◆ **WHAT THE TASK REQUIRES**: Repeat only what runs from the line with "East Carolina baseball" through the last line of the data below, both included, keeping every word as it is and leaving out the pictures.

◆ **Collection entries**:
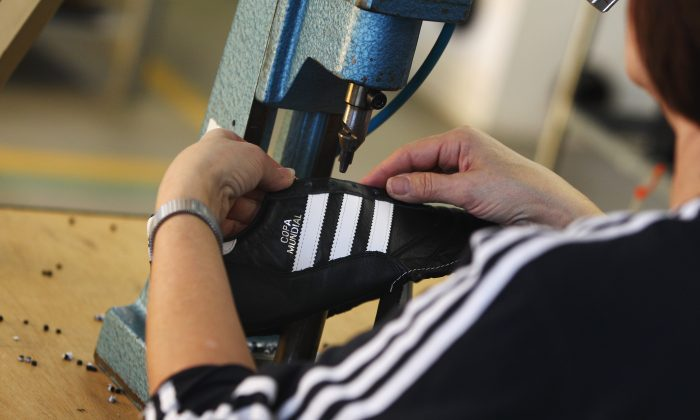 An employee pierces the shoelace holes for a handmade football boot at the factory of German sporting-goods maker Adidas AG on February 23, 2011 in Scheinfeld, Germany.  (Alex Grimm/Getty Images)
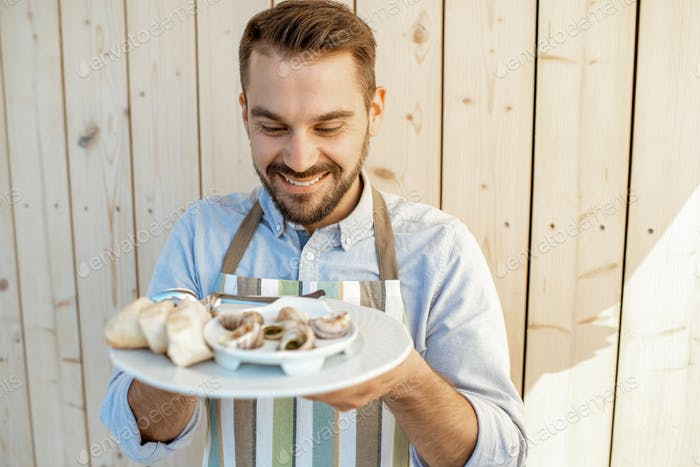 Waiter with stuffed snails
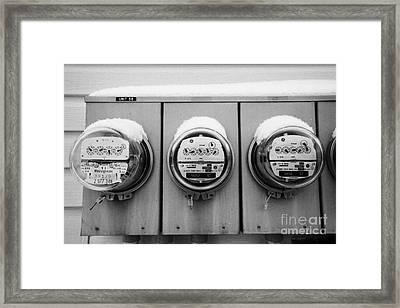snow covered electricity meters in Saskatoon Saskatchewan Canada Framed Print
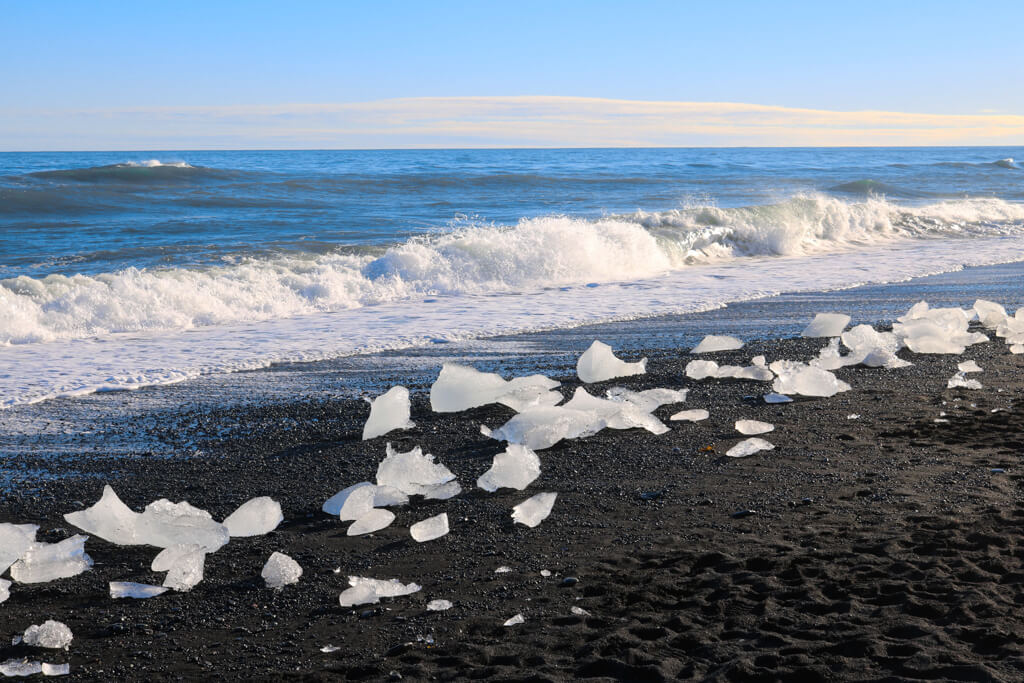Chunks of ice are washed onto a beach near Jökulsárlón glacial lagoon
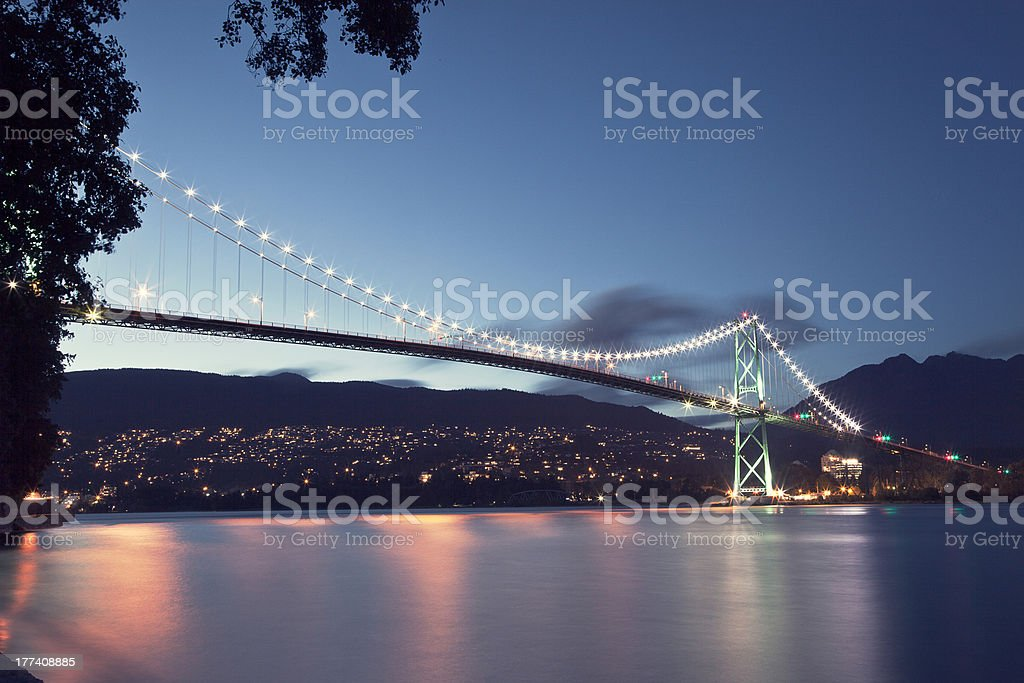 Lions gate bridge with lights on at night stock photo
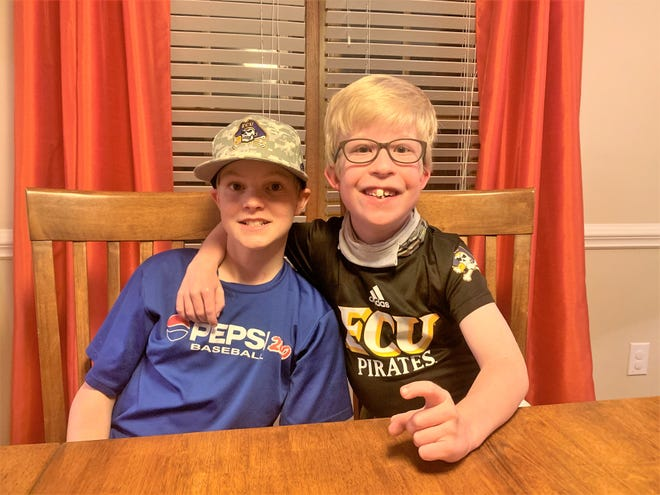 East Carolina baseball fans and brothers Joyner, left, and Reid, right, pose for a photo at the Haddock's dining room table.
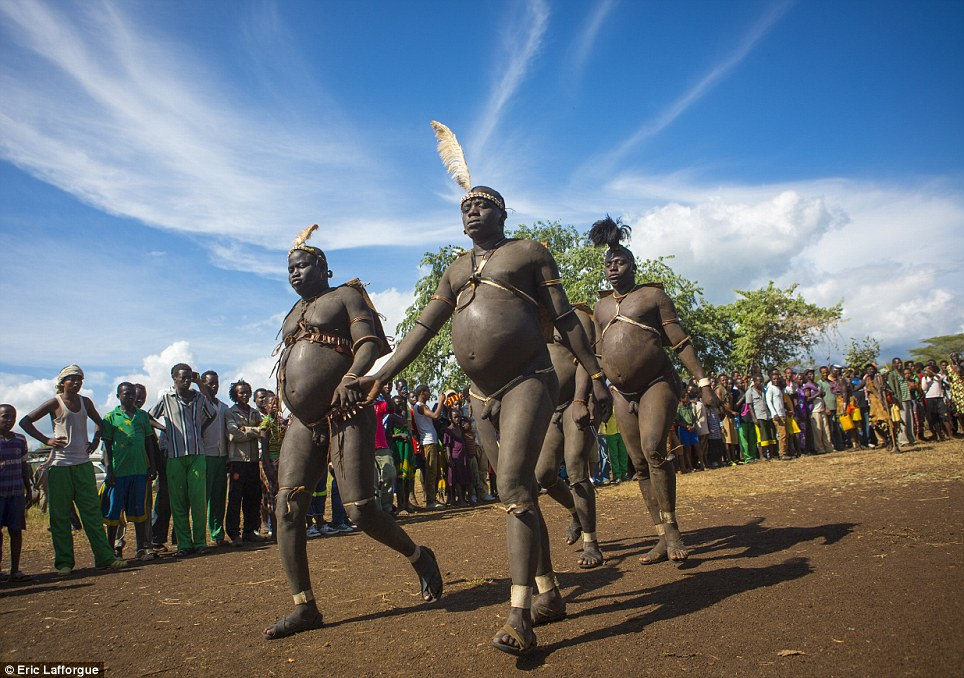 Competition: On the day of the Ka'el ceremony, the tribe's fat men walk for hours around a sacred tree, watched by other men and helped out by the women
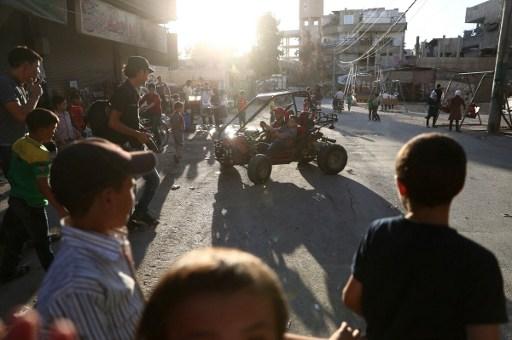 Des enfants syriens jouent dans la rue au troisième jour de l'Aïd al-Adha, dans la ville contrôlée par les rebelles de Hamouria, près de Damas, au deuxième jour d'un cessez-le-feu, le 14 septembre 2016. (Crédit : AFP/Abd Doumany)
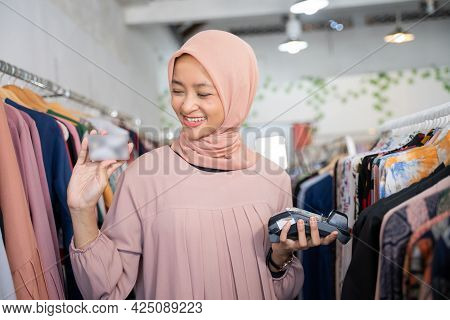 Smiling A Girl In Veil Holding A Credit Card And An Electronic Data Capture Machine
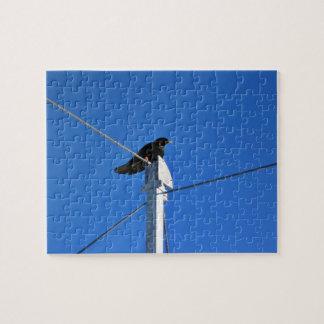 Black bird on a post jigsaw puzzles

◆ **RESULT OF THIS TASK**:
 East Carolina baseball fans and brothers Joyner, left, and Reid, right, pose for a photo at the Haddock's dining room table.
 Competition: On the day of the Ka'el ceremony, the tribe's fat men walk for hours around a sacred tree, watched by other men and helped out by the women
 Des enfants syriens jouent dans la rue au troisième jour de l'Aïd al-Adha, dans la ville contrôlée par les rebelles de Hamouria, près de Damas, au deuxième jour d'un cessez-le-feu, le 14 septembre 2016. (Crédit : AFP/Abd Doumany)
 Smiling A Girl In Veil Holding A Credit Card And An Electronic Data Capture Machine
 Black bird on a post jigsaw puzzles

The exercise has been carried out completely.